Slashdot Mirror


Major Linux/Athlon CPU bug discovered

GeorgeFrancisco writes "I recently installed the nVidia drivers so I could play TuxRacer on my Athlon. Problem is it kept inexplicably hanging Linux. Now I know why. The CPU bug affects Athlon/Duron/Athlon MP AGP users. Fortunately there's a way around it, and: "Alan [Cox] is going to try to add some kind of Athlon/AGP CPU bug detection code to the kernel so that it will be able to auto-downgrade to 4K pages when necessary." Read more on the Gentoo Linux site."

32 of 402 comments (clear)

  1. For once Microsoft manged to fix it first by bob1000 · · Score: 2, Informative
    1. Re:For once Microsoft manged to fix it first by Skuto · · Score: 2, Informative

      >Why place all the blame on AMD? If you write
      >pentium-optimized code, what's so surprising if it
      >won't work exactly right on an AMD?

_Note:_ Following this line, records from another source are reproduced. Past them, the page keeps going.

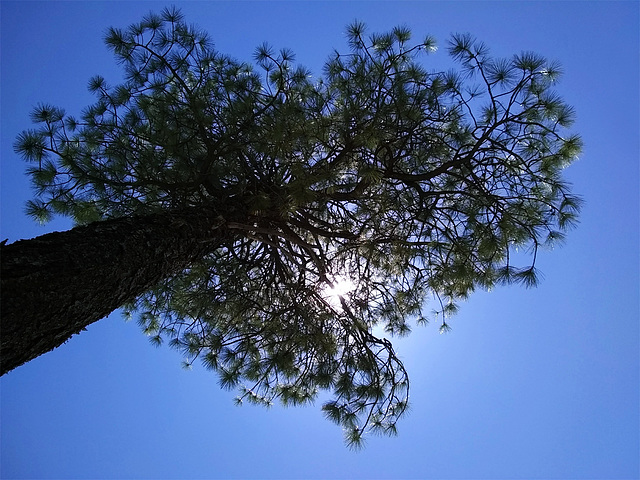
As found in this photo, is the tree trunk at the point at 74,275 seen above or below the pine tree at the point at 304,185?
below

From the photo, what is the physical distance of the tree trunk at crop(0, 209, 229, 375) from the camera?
1.88 metres

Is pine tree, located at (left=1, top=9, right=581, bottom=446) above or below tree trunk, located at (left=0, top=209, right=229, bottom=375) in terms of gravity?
above

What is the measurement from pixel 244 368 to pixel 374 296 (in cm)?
158

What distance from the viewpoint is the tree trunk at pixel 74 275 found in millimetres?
1878

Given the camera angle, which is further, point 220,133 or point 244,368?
point 244,368

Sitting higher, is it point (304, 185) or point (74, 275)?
point (304, 185)

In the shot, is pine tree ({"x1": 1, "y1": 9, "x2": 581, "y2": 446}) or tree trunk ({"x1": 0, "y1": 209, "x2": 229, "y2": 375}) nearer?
tree trunk ({"x1": 0, "y1": 209, "x2": 229, "y2": 375})

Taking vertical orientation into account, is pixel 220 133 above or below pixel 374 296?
below

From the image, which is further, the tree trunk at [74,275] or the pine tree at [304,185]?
the pine tree at [304,185]

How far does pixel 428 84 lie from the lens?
13.0ft

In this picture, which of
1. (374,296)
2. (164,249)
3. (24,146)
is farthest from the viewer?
(374,296)

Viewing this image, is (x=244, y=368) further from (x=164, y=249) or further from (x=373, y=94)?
(x=373, y=94)

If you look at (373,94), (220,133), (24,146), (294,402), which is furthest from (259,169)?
(294,402)

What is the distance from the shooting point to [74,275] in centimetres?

      It's not _nothing_ _whatsoever_ to do with Pentium optimized code. It's a new feature that both Intel and AMD cpu's support. Or in AMD's case, are supposed to support.

      --
      GCP

    2. Re:For once Microsoft manged to fix it first by Anonymous Coward · · Score: 1, Informative
      The question is if AMD documented this bug in their errata, or just fixed for Windows 2000 and figured that was good enough.

      AFAICT from AMDs Technical Resources, the patch is all there is. So AMD is infact concealing the bug, trying to make it look like a tiny "registry problem".

      Sorry, but that was a bad move, guys. Much worse than the Pentium bug thingy, which was rather theoretical, anyway.

  2. And we were blaming the NVIDIA drivers... by npietraniec · · Score: 2, Informative

    It really shows up if you use the pre-empt kernel patch. Ever since I added the workaround, things have been pretty solid. (not that it's been that long)

  3. Don't think so by Metrollica · · Score: 2, Informative

    I don't think so. AMD reverse engineered the x86 and made their own implementation without Intel's crap in it.

    AMD's version of the x86 that is in the Athlon and the Duron runs faster than Intel's chips because of this reverse engineering.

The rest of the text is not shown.